Книги

Арифметика демократии

22
18
20
22
24
26
28
30

Когда разделюки делили апельсины между барамуками, те становились в очередь. При этом стабильно получалось, что те, кто стояли в самом конце, получали меньше всего. Поэтому барамуки шли на какие угодно хитрости, чтобы оказаться впереди. И в состязании на этом поприще они прилагали столько сил, что уже само нахождение в начале очереди стало означать, что занимающая это место сильнее и умнее других. Пребывание в первых местах было столь важно, что барамуки в очереди подчас готовы были даже на что угодно, чтобы обойти конкурентов. Выходки каждого озлобляли всех остальных и добавляли претензий в адрес всеобщей аморальности.

Выяснения того, кто и где должен стоять, стало темой отдельного разбирательства. А поскольку место в очереди напрямую было связано с количеством получаемых кусочков, то и количество получаемых апельсинов каждым членом общества в понимании барамуков стало связанным с его местом в общей иерархии.

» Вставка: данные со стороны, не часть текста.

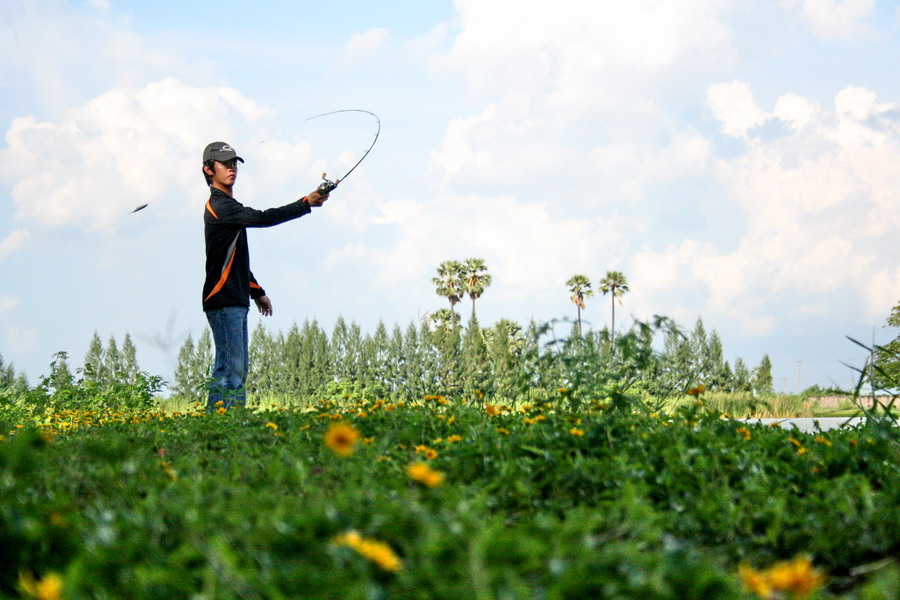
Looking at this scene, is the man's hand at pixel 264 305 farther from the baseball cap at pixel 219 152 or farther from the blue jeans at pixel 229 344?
the baseball cap at pixel 219 152

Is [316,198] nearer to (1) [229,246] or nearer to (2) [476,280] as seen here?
(1) [229,246]

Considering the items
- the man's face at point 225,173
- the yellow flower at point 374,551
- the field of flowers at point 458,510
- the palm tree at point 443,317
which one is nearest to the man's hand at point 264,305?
the man's face at point 225,173

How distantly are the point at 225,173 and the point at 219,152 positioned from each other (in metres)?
0.22

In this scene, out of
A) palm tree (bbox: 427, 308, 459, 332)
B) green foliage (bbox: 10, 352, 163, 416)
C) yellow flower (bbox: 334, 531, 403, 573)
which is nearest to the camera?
yellow flower (bbox: 334, 531, 403, 573)

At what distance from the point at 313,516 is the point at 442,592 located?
456 mm

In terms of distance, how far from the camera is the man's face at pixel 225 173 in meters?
8.20

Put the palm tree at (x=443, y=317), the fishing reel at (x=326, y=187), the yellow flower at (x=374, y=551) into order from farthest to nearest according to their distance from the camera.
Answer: the palm tree at (x=443, y=317), the fishing reel at (x=326, y=187), the yellow flower at (x=374, y=551)

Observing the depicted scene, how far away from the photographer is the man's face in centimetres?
820

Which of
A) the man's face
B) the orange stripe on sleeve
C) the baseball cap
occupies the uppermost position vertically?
the baseball cap

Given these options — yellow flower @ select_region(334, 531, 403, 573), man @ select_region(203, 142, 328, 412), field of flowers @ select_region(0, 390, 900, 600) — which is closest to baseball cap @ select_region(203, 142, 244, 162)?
man @ select_region(203, 142, 328, 412)

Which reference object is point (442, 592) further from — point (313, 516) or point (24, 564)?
point (24, 564)

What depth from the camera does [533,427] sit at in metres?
4.08

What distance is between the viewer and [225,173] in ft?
26.9

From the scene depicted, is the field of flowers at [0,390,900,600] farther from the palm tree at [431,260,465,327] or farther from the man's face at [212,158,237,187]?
the palm tree at [431,260,465,327]
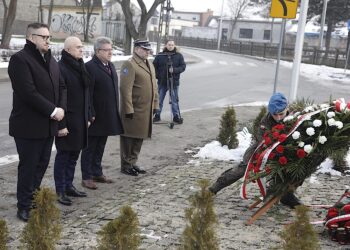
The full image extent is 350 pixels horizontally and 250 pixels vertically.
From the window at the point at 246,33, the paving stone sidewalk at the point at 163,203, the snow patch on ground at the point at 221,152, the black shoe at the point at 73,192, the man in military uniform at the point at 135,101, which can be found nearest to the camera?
the paving stone sidewalk at the point at 163,203

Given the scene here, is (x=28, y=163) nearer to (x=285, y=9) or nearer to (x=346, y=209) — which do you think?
(x=346, y=209)

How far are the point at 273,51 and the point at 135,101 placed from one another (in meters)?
42.1

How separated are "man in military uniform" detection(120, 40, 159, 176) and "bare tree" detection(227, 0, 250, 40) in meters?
70.0

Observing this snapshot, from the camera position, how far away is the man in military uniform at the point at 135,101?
6.70 meters

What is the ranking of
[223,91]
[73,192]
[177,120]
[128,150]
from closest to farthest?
[73,192] → [128,150] → [177,120] → [223,91]

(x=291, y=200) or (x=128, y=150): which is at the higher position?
(x=128, y=150)

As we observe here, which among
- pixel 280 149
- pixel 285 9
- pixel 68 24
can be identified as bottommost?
pixel 280 149

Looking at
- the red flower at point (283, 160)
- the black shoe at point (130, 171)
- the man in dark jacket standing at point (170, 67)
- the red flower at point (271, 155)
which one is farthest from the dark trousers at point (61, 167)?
the man in dark jacket standing at point (170, 67)

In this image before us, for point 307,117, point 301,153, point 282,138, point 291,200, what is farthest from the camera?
point 291,200

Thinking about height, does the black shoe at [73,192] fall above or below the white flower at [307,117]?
below

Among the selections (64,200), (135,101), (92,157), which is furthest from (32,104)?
(135,101)

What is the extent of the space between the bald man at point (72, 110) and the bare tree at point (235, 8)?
71381 mm

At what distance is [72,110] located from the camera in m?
5.54

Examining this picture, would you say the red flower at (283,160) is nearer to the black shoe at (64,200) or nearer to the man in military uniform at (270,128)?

Когда барамука, еле-еле обеспечивающая себе место в середине очереди вдруг заикалась о том, что она заслуживает чего-то большего, её сразу же ставили на место, заявляя: «Да кто ты такая?!», а когда кто-то заикался о том, что мог бы быть разделюкой или Верховной, её сразу же осаживали «Да куда уже тебе? Ты и долек то целых не заслуживаешь в руках держать, а не то, что апельсины целые!». Критика эта поддерживалась всеми окружающими весьма активно, потому, как никому не хотелось, чтобы чья-то важность была признана в ущерб его собственной. Всё это со временем настраивало барамуков друг против друга и заставляло пребывать в дежурной готовности накидываться на всех, кто пытается на что-то претендовать, и ставить их «на место».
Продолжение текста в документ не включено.